Oleh: Dahlan Iskan
TERBIT lagi kaus oblong seri kedua: “NU Kultural Wajib Ber-PKB, NU Struktural Sakkarepmu”.
Yang memproduksi sama: Kiai ”kaos oblong” Imam Jazuli. Ia kiai besar dari Cirebon. Pengasuh pondok pesantren Bina Insan Mulia (Bima) yang terkenal itu. Yang kalau menerima tamu hampir selalu pakai kaus oblong putih. Digandengkan dengan bawahan sarung.
Kiai Jazuli tentu NU. Ia lulusan pesantren ”bintang sembilan” Lirboyo Kediri. Ia meraih gelar doktor di Al-Azhar, Kairo, Mesir. Waktu kuliah di sana Kiai Jazuli mendirikan PDI-Perjuangan. Cabang Mesir. Ia jadi ketuanya.
Baca Juga:Airlangga: Halal Bihalal Momentum Kesiapan Kemenangan Pemilu 2024Hilmikom Berikan Layanan Terbaik
Kini Kiai Jazuli menjadi tokoh utama untuk membesarkan Partai Kebangkitan Bangsa (PKB). Logikanya: warga NU itu berjumlah 90 juta. “Masak partai NU kalah besar dari PKS. Malu-maluin NU saja,” begitu ia sering mengatakan.
Kaus edisi kedua ini lebih menohok. Ada unsur menyerang tapi juga penuh kepasrahan. Terutama tetap khas NU: santai dan humoris. Di oblong edisi pertama hanya ditulis “Warga NU Wajib Ber-PKB”. Di edisi kedua, ”warga NU” itu ia bagi dua: NU yang kultural dan NU yang struktural.
Oblong kali ini lebih merangkul ke NU yang kultural. Yang jumlahnya lebih besar. Yang disasar adalah NU struktural. Yang jumlahnya dinilai hanya 5 persen dari yang kultural.
Apakah intensitas Kiai Jazuli menjadi ”panglima perang” PKB ini tidak akan merugikan reputasi pesantren yang ia pimpin?

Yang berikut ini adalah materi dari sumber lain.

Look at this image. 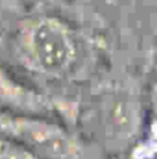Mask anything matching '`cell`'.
<instances>
[{
  "instance_id": "cell-1",
  "label": "cell",
  "mask_w": 157,
  "mask_h": 159,
  "mask_svg": "<svg viewBox=\"0 0 157 159\" xmlns=\"http://www.w3.org/2000/svg\"><path fill=\"white\" fill-rule=\"evenodd\" d=\"M28 42V59L42 71L56 74L63 71L75 55L74 43L67 32L54 25H40Z\"/></svg>"
}]
</instances>
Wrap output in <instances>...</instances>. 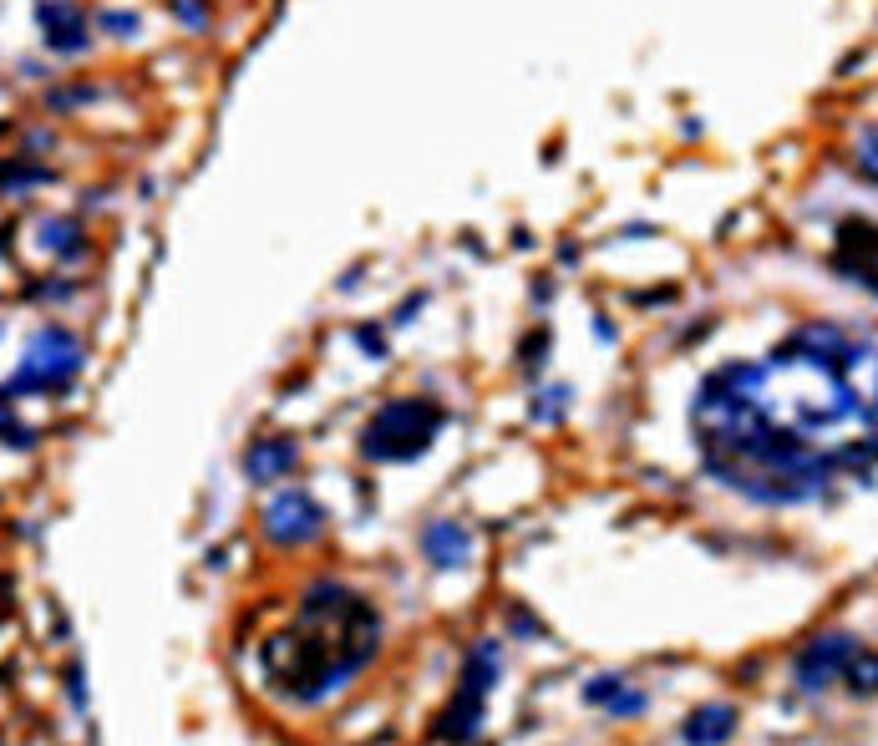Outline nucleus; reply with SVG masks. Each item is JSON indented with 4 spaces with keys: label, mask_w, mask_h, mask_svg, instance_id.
<instances>
[{
    "label": "nucleus",
    "mask_w": 878,
    "mask_h": 746,
    "mask_svg": "<svg viewBox=\"0 0 878 746\" xmlns=\"http://www.w3.org/2000/svg\"><path fill=\"white\" fill-rule=\"evenodd\" d=\"M732 732H736V706H726V701L696 706V711L686 717V726H681V736H686V742H701V746L726 742Z\"/></svg>",
    "instance_id": "nucleus-14"
},
{
    "label": "nucleus",
    "mask_w": 878,
    "mask_h": 746,
    "mask_svg": "<svg viewBox=\"0 0 878 746\" xmlns=\"http://www.w3.org/2000/svg\"><path fill=\"white\" fill-rule=\"evenodd\" d=\"M843 681H849V690H853V696H864V701H868V696H874L878 660H874V650H868V645H858V650H853V660H849V665H843Z\"/></svg>",
    "instance_id": "nucleus-16"
},
{
    "label": "nucleus",
    "mask_w": 878,
    "mask_h": 746,
    "mask_svg": "<svg viewBox=\"0 0 878 746\" xmlns=\"http://www.w3.org/2000/svg\"><path fill=\"white\" fill-rule=\"evenodd\" d=\"M422 554L432 569H462L472 558V533L453 518H437V524L422 528Z\"/></svg>",
    "instance_id": "nucleus-9"
},
{
    "label": "nucleus",
    "mask_w": 878,
    "mask_h": 746,
    "mask_svg": "<svg viewBox=\"0 0 878 746\" xmlns=\"http://www.w3.org/2000/svg\"><path fill=\"white\" fill-rule=\"evenodd\" d=\"M36 26H41V46L57 51V57H82L92 46L87 15L76 0H41L36 5Z\"/></svg>",
    "instance_id": "nucleus-7"
},
{
    "label": "nucleus",
    "mask_w": 878,
    "mask_h": 746,
    "mask_svg": "<svg viewBox=\"0 0 878 746\" xmlns=\"http://www.w3.org/2000/svg\"><path fill=\"white\" fill-rule=\"evenodd\" d=\"M36 183H51V168L36 158H5L0 163V189L5 193H26Z\"/></svg>",
    "instance_id": "nucleus-15"
},
{
    "label": "nucleus",
    "mask_w": 878,
    "mask_h": 746,
    "mask_svg": "<svg viewBox=\"0 0 878 746\" xmlns=\"http://www.w3.org/2000/svg\"><path fill=\"white\" fill-rule=\"evenodd\" d=\"M0 619H11V579L0 574Z\"/></svg>",
    "instance_id": "nucleus-27"
},
{
    "label": "nucleus",
    "mask_w": 878,
    "mask_h": 746,
    "mask_svg": "<svg viewBox=\"0 0 878 746\" xmlns=\"http://www.w3.org/2000/svg\"><path fill=\"white\" fill-rule=\"evenodd\" d=\"M67 681H72V701L87 706V690H82V665H72V675H67Z\"/></svg>",
    "instance_id": "nucleus-25"
},
{
    "label": "nucleus",
    "mask_w": 878,
    "mask_h": 746,
    "mask_svg": "<svg viewBox=\"0 0 878 746\" xmlns=\"http://www.w3.org/2000/svg\"><path fill=\"white\" fill-rule=\"evenodd\" d=\"M604 711H610V717H615V721H635V717H640V711H645V690H629V686H620L615 696L604 701Z\"/></svg>",
    "instance_id": "nucleus-18"
},
{
    "label": "nucleus",
    "mask_w": 878,
    "mask_h": 746,
    "mask_svg": "<svg viewBox=\"0 0 878 746\" xmlns=\"http://www.w3.org/2000/svg\"><path fill=\"white\" fill-rule=\"evenodd\" d=\"M569 401H574V392L569 386H549V392H539L533 396V407H528V417L539 426H554V422H564V411H569Z\"/></svg>",
    "instance_id": "nucleus-17"
},
{
    "label": "nucleus",
    "mask_w": 878,
    "mask_h": 746,
    "mask_svg": "<svg viewBox=\"0 0 878 746\" xmlns=\"http://www.w3.org/2000/svg\"><path fill=\"white\" fill-rule=\"evenodd\" d=\"M620 686H625L620 675H594V681H589V686H585V701H589V706H604V701H610V696H615Z\"/></svg>",
    "instance_id": "nucleus-22"
},
{
    "label": "nucleus",
    "mask_w": 878,
    "mask_h": 746,
    "mask_svg": "<svg viewBox=\"0 0 878 746\" xmlns=\"http://www.w3.org/2000/svg\"><path fill=\"white\" fill-rule=\"evenodd\" d=\"M264 539L279 543V549H300V543H315L325 533V508L305 488H285L264 503Z\"/></svg>",
    "instance_id": "nucleus-5"
},
{
    "label": "nucleus",
    "mask_w": 878,
    "mask_h": 746,
    "mask_svg": "<svg viewBox=\"0 0 878 746\" xmlns=\"http://www.w3.org/2000/svg\"><path fill=\"white\" fill-rule=\"evenodd\" d=\"M447 426V411L426 396H392L381 401L376 417L361 432V457L366 462H411L426 457V447L437 442V432Z\"/></svg>",
    "instance_id": "nucleus-3"
},
{
    "label": "nucleus",
    "mask_w": 878,
    "mask_h": 746,
    "mask_svg": "<svg viewBox=\"0 0 878 746\" xmlns=\"http://www.w3.org/2000/svg\"><path fill=\"white\" fill-rule=\"evenodd\" d=\"M97 26H103L107 36H118V41H132V36L143 31V21H137L132 11H103L97 15Z\"/></svg>",
    "instance_id": "nucleus-20"
},
{
    "label": "nucleus",
    "mask_w": 878,
    "mask_h": 746,
    "mask_svg": "<svg viewBox=\"0 0 878 746\" xmlns=\"http://www.w3.org/2000/svg\"><path fill=\"white\" fill-rule=\"evenodd\" d=\"M417 310H422V294H417V300H407V305L396 310V321H392V325H411V315H417Z\"/></svg>",
    "instance_id": "nucleus-26"
},
{
    "label": "nucleus",
    "mask_w": 878,
    "mask_h": 746,
    "mask_svg": "<svg viewBox=\"0 0 878 746\" xmlns=\"http://www.w3.org/2000/svg\"><path fill=\"white\" fill-rule=\"evenodd\" d=\"M173 21L189 31H208V0H173Z\"/></svg>",
    "instance_id": "nucleus-21"
},
{
    "label": "nucleus",
    "mask_w": 878,
    "mask_h": 746,
    "mask_svg": "<svg viewBox=\"0 0 878 746\" xmlns=\"http://www.w3.org/2000/svg\"><path fill=\"white\" fill-rule=\"evenodd\" d=\"M853 422L874 426L868 396L853 392L838 361L797 340L767 361L711 371L690 401L706 472L767 508L813 503L838 468L874 483V432L864 442H833Z\"/></svg>",
    "instance_id": "nucleus-1"
},
{
    "label": "nucleus",
    "mask_w": 878,
    "mask_h": 746,
    "mask_svg": "<svg viewBox=\"0 0 878 746\" xmlns=\"http://www.w3.org/2000/svg\"><path fill=\"white\" fill-rule=\"evenodd\" d=\"M543 356H549V330H539V336L524 340V366L528 371H543Z\"/></svg>",
    "instance_id": "nucleus-23"
},
{
    "label": "nucleus",
    "mask_w": 878,
    "mask_h": 746,
    "mask_svg": "<svg viewBox=\"0 0 878 746\" xmlns=\"http://www.w3.org/2000/svg\"><path fill=\"white\" fill-rule=\"evenodd\" d=\"M483 721H488V701L483 696H468L457 690L453 706L432 721V742H478L483 736Z\"/></svg>",
    "instance_id": "nucleus-10"
},
{
    "label": "nucleus",
    "mask_w": 878,
    "mask_h": 746,
    "mask_svg": "<svg viewBox=\"0 0 878 746\" xmlns=\"http://www.w3.org/2000/svg\"><path fill=\"white\" fill-rule=\"evenodd\" d=\"M87 366V346L67 330V325H46L26 340L21 351V366L15 376L0 386V401H15V396H41V392H67Z\"/></svg>",
    "instance_id": "nucleus-4"
},
{
    "label": "nucleus",
    "mask_w": 878,
    "mask_h": 746,
    "mask_svg": "<svg viewBox=\"0 0 878 746\" xmlns=\"http://www.w3.org/2000/svg\"><path fill=\"white\" fill-rule=\"evenodd\" d=\"M833 264L853 279V285L874 290V224H868V219H849V224H843V229H838Z\"/></svg>",
    "instance_id": "nucleus-8"
},
{
    "label": "nucleus",
    "mask_w": 878,
    "mask_h": 746,
    "mask_svg": "<svg viewBox=\"0 0 878 746\" xmlns=\"http://www.w3.org/2000/svg\"><path fill=\"white\" fill-rule=\"evenodd\" d=\"M36 244L57 260H82L87 254V229L82 219H67V214H51V219L36 224Z\"/></svg>",
    "instance_id": "nucleus-13"
},
{
    "label": "nucleus",
    "mask_w": 878,
    "mask_h": 746,
    "mask_svg": "<svg viewBox=\"0 0 878 746\" xmlns=\"http://www.w3.org/2000/svg\"><path fill=\"white\" fill-rule=\"evenodd\" d=\"M513 629H518V635H543V625H539V619H528V615L513 619Z\"/></svg>",
    "instance_id": "nucleus-28"
},
{
    "label": "nucleus",
    "mask_w": 878,
    "mask_h": 746,
    "mask_svg": "<svg viewBox=\"0 0 878 746\" xmlns=\"http://www.w3.org/2000/svg\"><path fill=\"white\" fill-rule=\"evenodd\" d=\"M294 462H300V447H294V437H264L254 442L250 453H244V472H250V483H279V478H290Z\"/></svg>",
    "instance_id": "nucleus-11"
},
{
    "label": "nucleus",
    "mask_w": 878,
    "mask_h": 746,
    "mask_svg": "<svg viewBox=\"0 0 878 746\" xmlns=\"http://www.w3.org/2000/svg\"><path fill=\"white\" fill-rule=\"evenodd\" d=\"M0 442H11V447H36V432L15 422L11 401H0Z\"/></svg>",
    "instance_id": "nucleus-19"
},
{
    "label": "nucleus",
    "mask_w": 878,
    "mask_h": 746,
    "mask_svg": "<svg viewBox=\"0 0 878 746\" xmlns=\"http://www.w3.org/2000/svg\"><path fill=\"white\" fill-rule=\"evenodd\" d=\"M381 650V615L366 594L321 579L285 629L260 645L264 686L294 706H321L351 686Z\"/></svg>",
    "instance_id": "nucleus-2"
},
{
    "label": "nucleus",
    "mask_w": 878,
    "mask_h": 746,
    "mask_svg": "<svg viewBox=\"0 0 878 746\" xmlns=\"http://www.w3.org/2000/svg\"><path fill=\"white\" fill-rule=\"evenodd\" d=\"M356 346H361L371 361H386V336H381V330H371V325H361V330H356Z\"/></svg>",
    "instance_id": "nucleus-24"
},
{
    "label": "nucleus",
    "mask_w": 878,
    "mask_h": 746,
    "mask_svg": "<svg viewBox=\"0 0 878 746\" xmlns=\"http://www.w3.org/2000/svg\"><path fill=\"white\" fill-rule=\"evenodd\" d=\"M498 675H503V650L498 640H478L462 655V681H457V690H468V696H493V686H498Z\"/></svg>",
    "instance_id": "nucleus-12"
},
{
    "label": "nucleus",
    "mask_w": 878,
    "mask_h": 746,
    "mask_svg": "<svg viewBox=\"0 0 878 746\" xmlns=\"http://www.w3.org/2000/svg\"><path fill=\"white\" fill-rule=\"evenodd\" d=\"M858 635H849V629H828V635H813V640L797 650V660H792V681H797V690H807V696H818V690H828L843 675V665L853 660V650H858Z\"/></svg>",
    "instance_id": "nucleus-6"
}]
</instances>
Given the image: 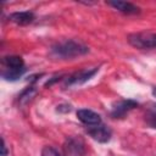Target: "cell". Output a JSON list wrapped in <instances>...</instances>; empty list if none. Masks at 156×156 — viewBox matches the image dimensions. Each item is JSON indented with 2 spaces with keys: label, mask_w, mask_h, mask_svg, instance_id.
Listing matches in <instances>:
<instances>
[{
  "label": "cell",
  "mask_w": 156,
  "mask_h": 156,
  "mask_svg": "<svg viewBox=\"0 0 156 156\" xmlns=\"http://www.w3.org/2000/svg\"><path fill=\"white\" fill-rule=\"evenodd\" d=\"M89 52V48L77 40L67 39L56 43L50 49V56L56 60H72Z\"/></svg>",
  "instance_id": "6da1fadb"
},
{
  "label": "cell",
  "mask_w": 156,
  "mask_h": 156,
  "mask_svg": "<svg viewBox=\"0 0 156 156\" xmlns=\"http://www.w3.org/2000/svg\"><path fill=\"white\" fill-rule=\"evenodd\" d=\"M128 43L140 50L156 49V33L151 32H138L128 35Z\"/></svg>",
  "instance_id": "7a4b0ae2"
},
{
  "label": "cell",
  "mask_w": 156,
  "mask_h": 156,
  "mask_svg": "<svg viewBox=\"0 0 156 156\" xmlns=\"http://www.w3.org/2000/svg\"><path fill=\"white\" fill-rule=\"evenodd\" d=\"M99 72V67L93 68H84L80 71H77L68 77L65 78V87H72V85H80L89 79H91L96 73Z\"/></svg>",
  "instance_id": "3957f363"
},
{
  "label": "cell",
  "mask_w": 156,
  "mask_h": 156,
  "mask_svg": "<svg viewBox=\"0 0 156 156\" xmlns=\"http://www.w3.org/2000/svg\"><path fill=\"white\" fill-rule=\"evenodd\" d=\"M138 102L134 100H119L112 105L111 108V117L113 118H123L130 110L135 108Z\"/></svg>",
  "instance_id": "277c9868"
},
{
  "label": "cell",
  "mask_w": 156,
  "mask_h": 156,
  "mask_svg": "<svg viewBox=\"0 0 156 156\" xmlns=\"http://www.w3.org/2000/svg\"><path fill=\"white\" fill-rule=\"evenodd\" d=\"M87 132H88V134H89L94 140H96V141H99V143H107V141H110V139H111V136H112L111 129H110L107 126L102 124V123H100V124H98V126L88 127Z\"/></svg>",
  "instance_id": "5b68a950"
},
{
  "label": "cell",
  "mask_w": 156,
  "mask_h": 156,
  "mask_svg": "<svg viewBox=\"0 0 156 156\" xmlns=\"http://www.w3.org/2000/svg\"><path fill=\"white\" fill-rule=\"evenodd\" d=\"M77 118L85 126L88 127H93V126H98L100 123H102L101 117L99 113L94 112L93 110L89 108H80L77 111Z\"/></svg>",
  "instance_id": "8992f818"
},
{
  "label": "cell",
  "mask_w": 156,
  "mask_h": 156,
  "mask_svg": "<svg viewBox=\"0 0 156 156\" xmlns=\"http://www.w3.org/2000/svg\"><path fill=\"white\" fill-rule=\"evenodd\" d=\"M65 150L71 156H83L85 152L83 140L79 138H76V136H71L66 140Z\"/></svg>",
  "instance_id": "52a82bcc"
},
{
  "label": "cell",
  "mask_w": 156,
  "mask_h": 156,
  "mask_svg": "<svg viewBox=\"0 0 156 156\" xmlns=\"http://www.w3.org/2000/svg\"><path fill=\"white\" fill-rule=\"evenodd\" d=\"M107 5L112 6L115 10L122 12V13H126V15H135V13H139L140 12V9L139 6L132 4V2H128V1H119V0H115V1H106Z\"/></svg>",
  "instance_id": "ba28073f"
},
{
  "label": "cell",
  "mask_w": 156,
  "mask_h": 156,
  "mask_svg": "<svg viewBox=\"0 0 156 156\" xmlns=\"http://www.w3.org/2000/svg\"><path fill=\"white\" fill-rule=\"evenodd\" d=\"M35 16L32 11H18V12H12L9 16V20L18 26H27L34 21Z\"/></svg>",
  "instance_id": "9c48e42d"
},
{
  "label": "cell",
  "mask_w": 156,
  "mask_h": 156,
  "mask_svg": "<svg viewBox=\"0 0 156 156\" xmlns=\"http://www.w3.org/2000/svg\"><path fill=\"white\" fill-rule=\"evenodd\" d=\"M144 121L150 128L156 129V102H150L145 107Z\"/></svg>",
  "instance_id": "30bf717a"
},
{
  "label": "cell",
  "mask_w": 156,
  "mask_h": 156,
  "mask_svg": "<svg viewBox=\"0 0 156 156\" xmlns=\"http://www.w3.org/2000/svg\"><path fill=\"white\" fill-rule=\"evenodd\" d=\"M2 65L5 68H24V61L21 56H5L2 58Z\"/></svg>",
  "instance_id": "8fae6325"
},
{
  "label": "cell",
  "mask_w": 156,
  "mask_h": 156,
  "mask_svg": "<svg viewBox=\"0 0 156 156\" xmlns=\"http://www.w3.org/2000/svg\"><path fill=\"white\" fill-rule=\"evenodd\" d=\"M24 72H26V68H4L1 72V77L5 80L13 82L21 78Z\"/></svg>",
  "instance_id": "7c38bea8"
},
{
  "label": "cell",
  "mask_w": 156,
  "mask_h": 156,
  "mask_svg": "<svg viewBox=\"0 0 156 156\" xmlns=\"http://www.w3.org/2000/svg\"><path fill=\"white\" fill-rule=\"evenodd\" d=\"M34 94H35V89H34L33 87H28V88H26V89L21 93V95L18 96V100H20V102L24 104V102H27L28 100H30V99L34 96Z\"/></svg>",
  "instance_id": "4fadbf2b"
},
{
  "label": "cell",
  "mask_w": 156,
  "mask_h": 156,
  "mask_svg": "<svg viewBox=\"0 0 156 156\" xmlns=\"http://www.w3.org/2000/svg\"><path fill=\"white\" fill-rule=\"evenodd\" d=\"M41 156H61L54 147L51 146H44L41 150Z\"/></svg>",
  "instance_id": "5bb4252c"
},
{
  "label": "cell",
  "mask_w": 156,
  "mask_h": 156,
  "mask_svg": "<svg viewBox=\"0 0 156 156\" xmlns=\"http://www.w3.org/2000/svg\"><path fill=\"white\" fill-rule=\"evenodd\" d=\"M1 156H7V147H6L4 138H2V145H1Z\"/></svg>",
  "instance_id": "9a60e30c"
},
{
  "label": "cell",
  "mask_w": 156,
  "mask_h": 156,
  "mask_svg": "<svg viewBox=\"0 0 156 156\" xmlns=\"http://www.w3.org/2000/svg\"><path fill=\"white\" fill-rule=\"evenodd\" d=\"M152 95H154V96L156 98V87H155V88L152 89Z\"/></svg>",
  "instance_id": "2e32d148"
}]
</instances>
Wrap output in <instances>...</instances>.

“Saya ikhlas. Saya tidak takut. Terserah pada Allah. Saya terima segala risikonya,” ujarnya.
Saya meneleponnya dua hari lalu. Semula ingin minta kaus itu. Tapi kok minta-minta. Kan bisa mencetak sendiri. Toh tidak akan digugat melanggar hak paten.
“Insya Allah tidak sampai berpengaruh ke pesantren saya,” ujar Kiai Jazuli. “Yang penting PKB harus kuat. Harus bisa menjadi partai tiga terbesar,” ujarnya.
Baca Juga:Perluas Jaringan Global, BNI Ekspansi ke Negeri Kincir AnginPengamat: Sosok Airlangga Bisa Tarik Nasdem Gabung Koalisi Indonesia Bersatu
“Dengan demikian bisa mengusung calon presidennya sendiri. Bukan hanya melulu menunggu dilamar untuk jabatan wapres,” tambahnya.
Pesantren Bima memang sudah besar. Bermutu tinggi. Orientasinya: lulusan Bima harus bisa diterima di universitas di luar negeri.
Tidak mudah bisa masuk pesantren Bima. “Sekarang sudah harus inden dua tahun,” kata Kiai Jazuli. Berarti sejak masih kelas 1 SMP (akhir) sudah harus membayar untuk bisa mendaftar masuk SMA Bima.